══ SUPPLIED MATERIAL

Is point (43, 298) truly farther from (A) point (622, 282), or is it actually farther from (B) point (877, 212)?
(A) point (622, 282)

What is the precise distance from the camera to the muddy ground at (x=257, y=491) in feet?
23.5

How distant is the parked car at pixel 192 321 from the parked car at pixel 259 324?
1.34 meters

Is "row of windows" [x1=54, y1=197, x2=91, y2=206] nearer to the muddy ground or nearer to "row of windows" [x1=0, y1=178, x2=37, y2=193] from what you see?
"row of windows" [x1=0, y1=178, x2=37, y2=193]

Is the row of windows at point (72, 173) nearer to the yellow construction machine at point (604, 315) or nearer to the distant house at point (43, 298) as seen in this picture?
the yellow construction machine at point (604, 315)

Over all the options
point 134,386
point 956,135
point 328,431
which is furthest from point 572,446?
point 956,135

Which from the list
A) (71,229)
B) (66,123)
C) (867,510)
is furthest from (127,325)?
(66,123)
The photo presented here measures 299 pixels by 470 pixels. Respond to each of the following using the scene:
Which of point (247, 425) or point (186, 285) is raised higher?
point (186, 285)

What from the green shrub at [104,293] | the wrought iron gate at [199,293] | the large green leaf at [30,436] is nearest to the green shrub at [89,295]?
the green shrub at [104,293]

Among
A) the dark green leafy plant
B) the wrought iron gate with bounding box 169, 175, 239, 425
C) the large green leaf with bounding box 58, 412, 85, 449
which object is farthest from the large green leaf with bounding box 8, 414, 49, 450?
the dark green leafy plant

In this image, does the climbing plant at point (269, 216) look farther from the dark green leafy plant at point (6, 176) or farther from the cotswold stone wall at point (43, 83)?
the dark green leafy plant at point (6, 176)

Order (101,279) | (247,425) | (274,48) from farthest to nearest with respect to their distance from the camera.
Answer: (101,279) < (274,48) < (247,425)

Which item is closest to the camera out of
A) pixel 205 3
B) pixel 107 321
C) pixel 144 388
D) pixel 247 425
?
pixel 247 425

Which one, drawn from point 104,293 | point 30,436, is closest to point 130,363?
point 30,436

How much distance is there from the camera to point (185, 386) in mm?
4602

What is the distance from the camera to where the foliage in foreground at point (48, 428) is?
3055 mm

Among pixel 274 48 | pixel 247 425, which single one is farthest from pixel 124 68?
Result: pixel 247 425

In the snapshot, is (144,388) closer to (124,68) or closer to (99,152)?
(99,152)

════

Please output the entries from the beginning through the line holding "1.34 meters", inclusive, as a two-column CSV with the columns text and answer. Give one row per entry, putting each field in double quotes and replacing any line breaks with spaces.

text,answer
"Is point (43, 298) truly farther from (A) point (622, 282), or is it actually farther from (B) point (877, 212)?","(A) point (622, 282)"
"What is the precise distance from the camera to the muddy ground at (x=257, y=491) in feet?","23.5"
"How distant is the parked car at pixel 192 321 from the parked car at pixel 259 324?","1.34 meters"